▸ **PROBLEM REQUIREMENTS**:
Output exactly the lines that run from the line with "What is the" to the end of the material, both ends included, and no other lines.
○ ○ ○
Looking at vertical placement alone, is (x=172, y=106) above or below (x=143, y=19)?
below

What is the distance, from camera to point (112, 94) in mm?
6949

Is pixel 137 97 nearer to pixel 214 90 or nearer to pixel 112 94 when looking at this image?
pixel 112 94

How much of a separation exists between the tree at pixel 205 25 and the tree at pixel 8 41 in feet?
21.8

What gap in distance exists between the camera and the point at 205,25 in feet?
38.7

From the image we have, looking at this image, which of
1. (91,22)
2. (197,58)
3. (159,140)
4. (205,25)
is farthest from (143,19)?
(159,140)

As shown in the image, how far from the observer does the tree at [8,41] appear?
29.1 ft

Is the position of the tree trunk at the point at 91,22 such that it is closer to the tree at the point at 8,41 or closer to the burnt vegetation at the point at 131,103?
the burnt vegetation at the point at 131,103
○ ○ ○
▸ **SOLUTION FOR THIS EXERCISE**:
What is the distance, from camera to point (112, 94) in mm?
6949

Is pixel 137 97 nearer to pixel 214 90 or nearer to pixel 112 94 when looking at this image?
pixel 112 94

How much of a separation exists between the tree at pixel 205 25 and the tree at pixel 8 41 in feet?
21.8

What gap in distance exists between the camera and the point at 205,25 in feet?
38.7

From the image we have, looking at this image, which of
1. (91,22)
2. (197,58)
3. (159,140)
4. (205,25)
is farthest from (143,19)?
(159,140)

As shown in the image, how far from the observer does the tree at [8,41] appear?
29.1 ft

Is the position of the tree trunk at the point at 91,22 such that it is closer to the tree at the point at 8,41 or closer to the burnt vegetation at the point at 131,103?
the burnt vegetation at the point at 131,103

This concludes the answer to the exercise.